Selected excerpt —

Study Evaluating Severe Surgical Site Infections (SSIs) Following Contaminated Or Dirty-infected Abdominal Surgery (EURIDICE)

This study has been completed.
Sponsor:
Information provided by (Responsible Party):
Pfizer
ClinicalTrials.gov Identifier:
NCT00906074
First received: May 19, 2009
Last updated: May 9, 2012
Last verified: May 2012
  Purpose

This is an observational study to evaluate the relative importance of the known risk factors for severe surgical site infections (SSIs) on the development of the more severe SSI cases, and to describe the demographic, clinical features, etiology and the management and outcome of patients suffering from severe SSIs in Spain.


Condition Intervention
Surgical Wound Infection
Postoperative Wound Infection
Procedure: Elective or emergency abdominal surgery

Study Type: Observational
Study Design: Observational Model: Case Control
Time Perspective: Prospective
Official Title: A Multicenter, Surgeon-Matched Case-Control Study of Severe Surgical Site Infections (SSIs) Following Contaminated Or Dirty-infected Abdominal Surgery

Resource links provided by NLM:


Further study details as provided by Pfizer:

Primary Outcome Measures:
  • Percentage of Participants With Pre-surgical Morbidities [ Time Frame: Baseline (Pre-surgical) ] [ Designated as safety issue: No ]
    Morbidities (risk factors) included: neoplasm, tobacco use, body mass index (weight in kilograms divided by height in meters squared [BMI kg/m2]) greater than (>) 30, diabetes mellitus (DM), immunosuppression/ corticosteroids, anemia (hemoglobin [Hb] less than (>) 9 grams per deciliter [gr/dL]) or malnutrition (hypoalbuminemia).

  • Percentage of Participants Who Received Pre-surgical Antibiotic Prophylaxis [ Time Frame: Baseline (Pre-surgical) ] [ Designated as safety issue: No ]
  • Percentage of Participants Who Underwent Emergency Surgery or Scheduled Surgery [ Time Frame: Day 0 (day of surgery) ] [ Designated as safety issue: No ]
  • Percentage of Participants With Classification of Risk of Surgical Infection of Clean-contaminated, Contaminated or Dirty [ Time Frame: Day 0 (day of surgery) ] [ Designated as safety issue: No ]
    Surgical infection risk class: Clean-contaminated: controlled entry in normally colonized body cavities/no unusual contamination/minimum fluid discharge/minimal sterile technique violation/re-surgery on clean surgical incision within 7 days/negative surgical exploration through intact skin. Contaminated: no acute inflammation/purulent discharge/significant fluid/material violation of sterile technique/penetrating trauma less than 4 hours old/graft in chronic skin wounds. Dirty: pus-abscess drainage/ preoperatively colonized body cavity perforated/penetrating trauma more than 4 hours old.

  • Type of Surgeon [ Time Frame: Day 0 (day of surgery) ] [ Designated as safety issue: No ]
    Surgical speciality of physician who performed surgery.

Task prompt —
Continue the surgical site infection study description from its last line.

Saved entries:
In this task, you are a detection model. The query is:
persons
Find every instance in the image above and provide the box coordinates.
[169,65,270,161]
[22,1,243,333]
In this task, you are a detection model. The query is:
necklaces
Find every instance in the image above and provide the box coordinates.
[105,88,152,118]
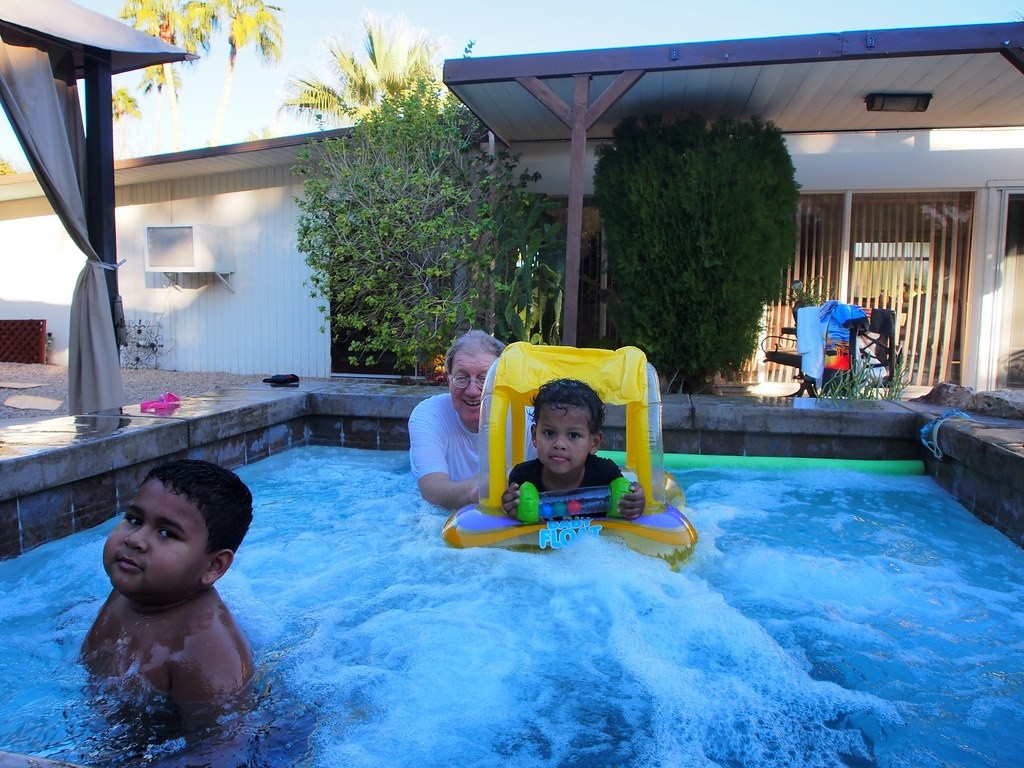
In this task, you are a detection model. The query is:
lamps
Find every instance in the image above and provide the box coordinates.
[864,93,934,113]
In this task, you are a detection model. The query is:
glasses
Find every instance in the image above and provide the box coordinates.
[447,372,486,389]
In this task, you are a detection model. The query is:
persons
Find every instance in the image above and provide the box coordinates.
[407,329,548,512]
[502,379,647,521]
[79,459,257,710]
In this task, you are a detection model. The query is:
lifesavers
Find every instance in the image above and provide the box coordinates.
[440,341,697,573]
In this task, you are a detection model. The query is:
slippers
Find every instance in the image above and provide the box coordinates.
[263,374,299,387]
[141,391,181,415]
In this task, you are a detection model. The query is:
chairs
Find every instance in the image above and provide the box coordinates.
[762,328,818,398]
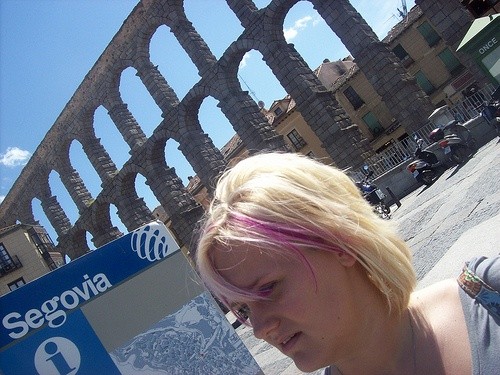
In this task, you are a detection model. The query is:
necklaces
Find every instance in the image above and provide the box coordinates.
[336,308,417,375]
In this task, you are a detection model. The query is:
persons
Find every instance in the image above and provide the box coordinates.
[194,148,500,375]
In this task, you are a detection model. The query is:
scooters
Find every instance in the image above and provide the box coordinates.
[401,135,446,186]
[428,115,479,164]
[353,165,392,219]
[473,86,500,136]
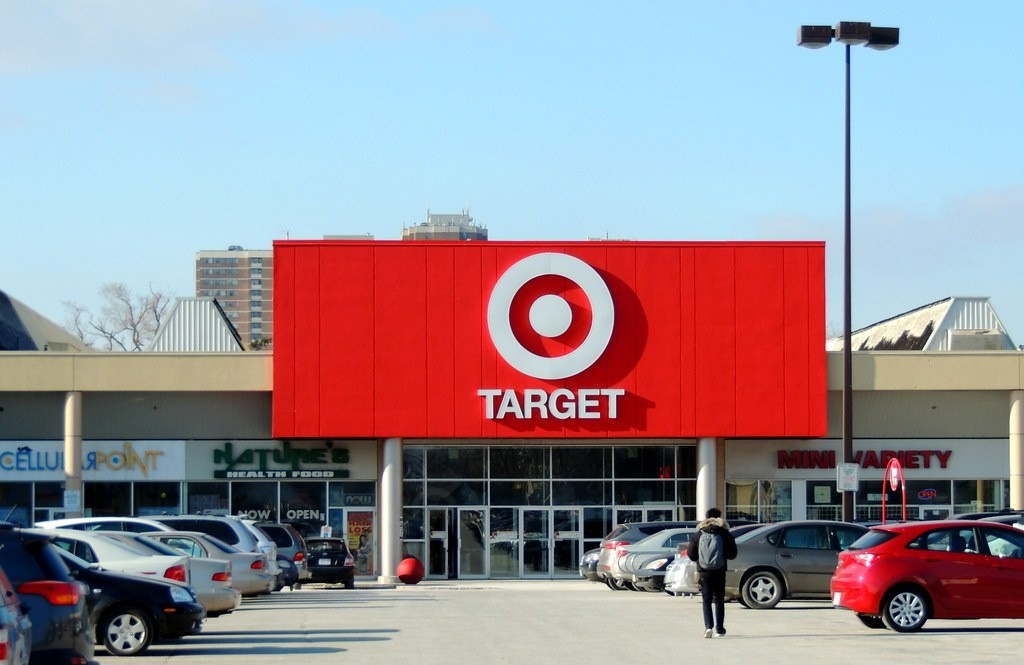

Task answer —
  • Percentage of Participants With Infection [ Time Frame: Day 0 (day of surgery) up to 30 days post surgery ] [ Designated as safety issue: No ]
    Microorganism infection by bacterial type.

  • Percentage of Participants Who Showed Clinical Improvement of SSI [ Time Frame: Day 0 (day of surgery) up to 30 days post surgery ] [ Designated as safety issue: No ]
    Clinical improvement of SSI was defined as healed (signs and symptoms of initial infection resolved) or improved (initial signs and symptoms significantly diminished without the appearance of new signs).

  • Percentage of Participants With Post-surgical Drainage [ Time Frame: Day 0 (day of surgery) up to 30 days post surgery ] [ Designated as safety issue: No ]

Secondary Outcome Measures:
  • Percentage of Participants Whose National Nosocomial Infection Surveillance System (NNISS) Scores of Preoperative Risk of Infection Were Greater Than >0 [ Time Frame: Baseline (pre-surgical) ] [ Designated as safety issue: No ]
    Percentage of participants with NNISS score for increased preoperative risk of infection.

  • ASEPSIS Classification in Participants With Serious SSI [ Time Frame: Up to 30 days post surgery ] [ Designated as safety issue: No ]
    Additional treatment, Serous discharge, Erythema, Purulent exudate, Separation of deep tissue, Isolation of bacteria, Stay in hospital prolonged over 14 days (ASEPSIS). ASEPSIS classification is a numerical indication of wound healing progress: satisfactory healing (0-10), disturbance of healing (11-20), minor wound infection (20-30), moderate wound infection (30-40), and severe wound infection (over 40).

  • Classification of SSI Infection [ Time Frame: Day 0 (day of surgery) up to 30 days post surgery ] [ Designated as safety issue: No ]
    Participants with organ-space or deep incisional SSI.

  • Percentage of Participants Who Had Microbiologic Resolution of SSI (Sensitivity of Microorganisms to Antibiotics) [ Time Frame: Day 0 (day of surgery) up to 30 days post surgery ] [ Designated as safety issue: No ]
    Resolution of SSI ranged from eradication (infection cured) to persistence (infection continued).

  • Number of Participants With Antimicrobial Resistance [ Time Frame: Day 0 (day of surgery) up to 30 days post surgery ] [ Designated as safety issue: No ]
    Microbiological resistance reported for microorganisms that were found at a frequency greater (>) than 5 percent (%).


Enrollment: 180
Study Start Date: February 2009
Study Completion Date: November 2010
Primary Completion Date: November 2010 (Final data collection date for primary outcome measure)
Groups/Cohorts Assigned Interventions
Case
Cases will be defined as patients with elective or emergency abdominal surgery who develop severe surgical site infection (deep incisional or organ cavity type; see Center for Disease Control (CDC) criteria for definition in the Appendix), within 0-30 days of surgery.
Procedure: Elective or emergency abdominal surgery
Clinical record review.
Control
Surgeon-matched controls will be patients with elective or emergency abdominal surgery who are free of surgical site infection (SSI) after 30 days from the surgery.
Procedure: Elective or emergency abdominal surgery
Clinical record review

Detailed Description:

Case and Control study.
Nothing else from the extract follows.